The Problem with dbt Documentation

You know the drill: you're debugging a data issue at 2 AM, trying to figure out which upstream model is causing problems. You're clicking through the dbt docs interface, tracing lineage manually, grep-ing through SQL files, and cross-referencing the catalog. What should take 30 seconds stretches into 20 minutes of hunting.

Or you're onboarding a new team member who keeps asking "Where does this column come from?" and "What models depend on this table?" - questions that require you to stop your work and become a human search engine for your own data warehouse.

Your dbt Project, AI-Accessible

This MCP server bridges that gap by exposing your dbt artifacts through the Model Context Protocol. Your AI assistant can now:

Search across your entire dbt project by model names, column names, or SQL code content
Trace column-level lineage from source to final model (and vice versa)
Find all upstream dependencies for any model when debugging data issues
Discover downstream impacts before making changes to existing models
Query node attributes including descriptions, tags, materialization settings, and compiled SQL

Real-World Usage Scenarios

Debugging Data Issues: "Which models feed data into the customer_metrics table?" Instead of clicking through lineage graphs, get an instant list of all upstream dependencies with their current status and last run times.

Impact Analysis: "What breaks if I change the schema of raw_orders?" Trace all downstream models that depend on specific columns before making breaking changes.

Code Discovery: "Find all models that calculate customer lifetime value." Search across compiled SQL to locate business logic scattered throughout your project.

Column Lineage Investigation: "Where does the total_revenue column in monthly_reports ultimately come from?" Trace back through all transformations to the original source tables.

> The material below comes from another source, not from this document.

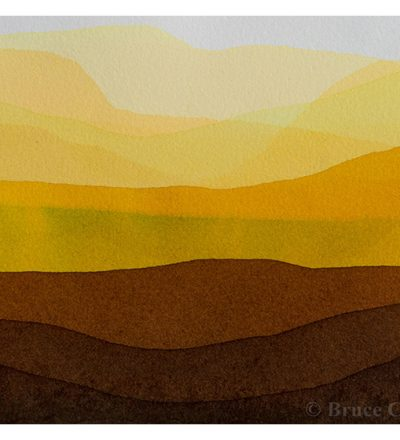 Bruce Crownover - Postcard 019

New Team Member Onboarding: Instead of explaining your data architecture repeatedly, team members can ask the AI assistant directly about model relationships, business logic, and data flow.

Setup in Under 5 Minutes

The server reads your existing dbt artifacts - no additional setup required in your dbt project:

git clone https://github.com/mattijsdp/dbt-docs-mcp.git
cd dbt-docs-mcp
uv sync

Point it at your dbt artifacts and add the MCP configuration to your AI client:

{
  "mcpServers": {
    "DBT Docs MCP": {
      "command": "uv",
      "args": ["run", "--with", "networkx,mcp[cli],rapidfuzz,dbt-core,python-decouple,sqlglot,tqdm", "mcp", "run", "/path/to/dbt-docs-mcp/src/mcp_server.py"],
      "env": {
        "MANIFEST_PATH": "/path/to/your/target/manifest.json",
        "SCHEMA_MAPPING_PATH": "/path/to/schema_mapping.json",
        "MANIFEST_CL_PATH": "/path/to/manifest_column_lineage.json"
      }
    }
  }
}

Column-Level Lineage (Optional)

For column-level lineage tracing, run the included preprocessing script once:

python scripts/create_manifest_cl.py \
  --manifest-path /path/to/manifest.json \
  --catalog-path /path/to/catalog.json \
  --schema-mapping-path ./schema_mapping.json \
  --manifest-cl-path ./manifest_column_lineage.json

This parses your entire dbt project to build column dependency graphs. Depending on project size, this can take a while (potentially hours for large projects), but you only run it when your schema changes significantly.

Why This Beats Manual Documentation Hunting

Instead of context-switching between your IDE, dbt docs, and terminal to understand your data warehouse, you maintain flow state by asking natural language questions. Your AI assistant becomes your dbt project expert, giving you instant access to the institutional knowledge trapped in your manifest files.

For teams managing complex dbt projects, this eliminates the bottleneck of senior engineers constantly fielding "where does this data come from?" questions. Knowledge becomes self-service and searchable.

The server works with any MCP-compatible AI client, so you can integrate it into your existing development workflow without changing tools.